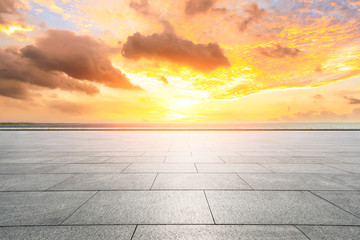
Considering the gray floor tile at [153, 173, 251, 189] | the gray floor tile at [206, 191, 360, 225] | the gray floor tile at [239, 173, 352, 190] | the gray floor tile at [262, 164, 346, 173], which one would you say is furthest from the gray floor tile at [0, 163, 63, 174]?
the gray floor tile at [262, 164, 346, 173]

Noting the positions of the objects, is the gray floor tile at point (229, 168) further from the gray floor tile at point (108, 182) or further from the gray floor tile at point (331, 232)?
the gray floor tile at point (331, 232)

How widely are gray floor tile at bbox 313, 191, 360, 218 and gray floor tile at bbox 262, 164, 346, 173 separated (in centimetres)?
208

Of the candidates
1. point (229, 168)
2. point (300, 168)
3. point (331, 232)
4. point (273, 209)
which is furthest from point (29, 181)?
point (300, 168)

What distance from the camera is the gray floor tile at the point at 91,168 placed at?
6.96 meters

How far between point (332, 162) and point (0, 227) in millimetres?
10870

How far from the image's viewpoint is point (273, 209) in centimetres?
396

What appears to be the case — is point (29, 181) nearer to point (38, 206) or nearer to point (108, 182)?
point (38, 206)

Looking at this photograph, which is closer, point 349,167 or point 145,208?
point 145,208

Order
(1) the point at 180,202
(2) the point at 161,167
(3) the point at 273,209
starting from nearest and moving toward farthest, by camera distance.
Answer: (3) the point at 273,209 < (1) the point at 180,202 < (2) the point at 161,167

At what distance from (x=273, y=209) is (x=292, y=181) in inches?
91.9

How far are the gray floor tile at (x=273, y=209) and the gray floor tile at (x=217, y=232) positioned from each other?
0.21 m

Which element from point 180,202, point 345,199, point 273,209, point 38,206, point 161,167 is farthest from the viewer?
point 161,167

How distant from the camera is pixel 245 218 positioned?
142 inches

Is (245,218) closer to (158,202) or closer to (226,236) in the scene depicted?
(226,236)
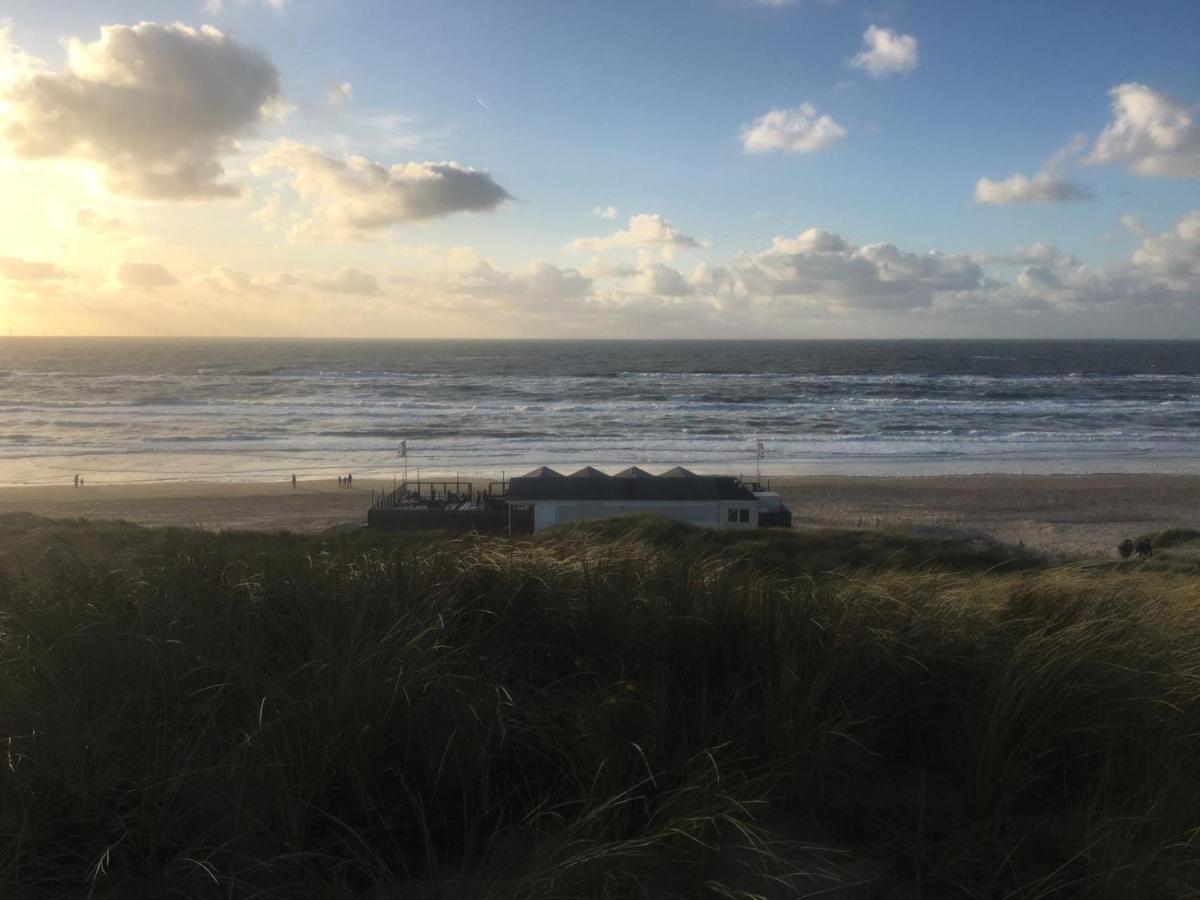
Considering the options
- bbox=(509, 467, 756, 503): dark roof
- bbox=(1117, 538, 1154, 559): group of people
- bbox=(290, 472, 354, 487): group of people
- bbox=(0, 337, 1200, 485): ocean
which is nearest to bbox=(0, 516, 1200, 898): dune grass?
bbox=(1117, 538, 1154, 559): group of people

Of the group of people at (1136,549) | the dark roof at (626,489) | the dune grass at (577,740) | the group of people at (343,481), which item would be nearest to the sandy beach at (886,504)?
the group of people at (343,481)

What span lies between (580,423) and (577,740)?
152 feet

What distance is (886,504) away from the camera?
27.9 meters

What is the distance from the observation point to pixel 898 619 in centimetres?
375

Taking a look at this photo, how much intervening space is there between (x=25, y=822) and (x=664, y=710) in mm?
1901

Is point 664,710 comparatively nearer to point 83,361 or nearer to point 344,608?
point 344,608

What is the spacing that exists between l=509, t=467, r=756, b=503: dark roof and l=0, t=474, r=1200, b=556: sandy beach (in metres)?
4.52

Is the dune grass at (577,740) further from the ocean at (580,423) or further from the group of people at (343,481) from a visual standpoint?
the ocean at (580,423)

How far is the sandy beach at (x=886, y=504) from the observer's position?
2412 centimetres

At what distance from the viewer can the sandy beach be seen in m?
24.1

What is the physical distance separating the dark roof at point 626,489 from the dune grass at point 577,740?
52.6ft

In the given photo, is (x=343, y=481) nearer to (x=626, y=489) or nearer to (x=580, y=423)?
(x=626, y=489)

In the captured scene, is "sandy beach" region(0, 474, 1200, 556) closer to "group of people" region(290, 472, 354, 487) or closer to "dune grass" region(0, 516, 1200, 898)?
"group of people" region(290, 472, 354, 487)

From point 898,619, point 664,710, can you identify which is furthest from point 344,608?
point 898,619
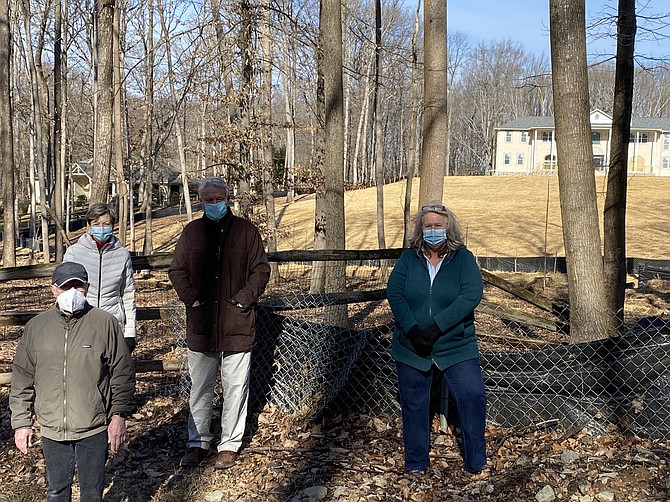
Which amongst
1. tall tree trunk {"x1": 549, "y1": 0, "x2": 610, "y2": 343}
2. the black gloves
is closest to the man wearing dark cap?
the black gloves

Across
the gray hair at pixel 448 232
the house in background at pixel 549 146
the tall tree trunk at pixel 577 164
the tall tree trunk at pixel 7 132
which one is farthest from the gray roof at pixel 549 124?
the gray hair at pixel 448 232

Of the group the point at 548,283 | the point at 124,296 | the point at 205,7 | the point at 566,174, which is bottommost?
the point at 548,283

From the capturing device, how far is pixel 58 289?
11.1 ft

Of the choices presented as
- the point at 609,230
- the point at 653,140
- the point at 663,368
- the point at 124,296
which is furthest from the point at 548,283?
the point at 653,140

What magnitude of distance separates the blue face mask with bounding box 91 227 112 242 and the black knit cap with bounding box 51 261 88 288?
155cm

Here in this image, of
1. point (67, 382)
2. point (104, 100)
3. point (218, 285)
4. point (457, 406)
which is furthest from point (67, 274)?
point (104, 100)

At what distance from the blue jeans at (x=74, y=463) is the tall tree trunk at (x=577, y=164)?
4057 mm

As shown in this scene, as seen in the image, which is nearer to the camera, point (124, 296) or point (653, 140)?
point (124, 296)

======

» **SET PROBLEM**
Reproduce the listing verbatim, starting at the line that contains "In the captured" and ending after its last line, with both ends included. Omit the pictures from your output.

» **ANSWER BELOW**
In the captured scene, is "sandy beach" region(0, 474, 1200, 556) closer to "group of people" region(290, 472, 354, 487) or closer to "dune grass" region(0, 516, 1200, 898)?
"group of people" region(290, 472, 354, 487)

From point 898,619, point 664,710, can you identify which is furthest from point 344,608?
point 898,619
Which amongst
1. tall tree trunk {"x1": 549, "y1": 0, "x2": 610, "y2": 343}
2. the black gloves
is closest to the man wearing dark cap?
the black gloves

Across
the gray hair at pixel 448 232
the house in background at pixel 549 146
the tall tree trunk at pixel 577 164
the tall tree trunk at pixel 7 132
which one is farthest from the gray roof at pixel 549 124?
the gray hair at pixel 448 232

Of the group the point at 548,283 | the point at 124,296 | the point at 205,7 | the point at 566,174, which is bottommost?
the point at 548,283

From the capturing device, how far is pixel 58 289?
11.1 ft

Of the choices presented as
- the point at 609,230
- the point at 653,140
- the point at 663,368
- the point at 124,296
which is furthest from the point at 548,283?
the point at 653,140

What magnitude of distance separates the blue face mask with bounding box 91 227 112 242 and the black knit cap with bounding box 51 261 88 288?
155cm

Here in this image, of
1. point (67, 382)
2. point (104, 100)
3. point (218, 285)
4. point (457, 406)
which is furthest from point (67, 274)?
point (104, 100)

At what distance from the blue jeans at (x=74, y=463) is the tall tree trunk at (x=577, y=164)?
4057 mm

As shown in this scene, as seen in the image, which is nearer to the camera, point (124, 296) or point (653, 140)?
point (124, 296)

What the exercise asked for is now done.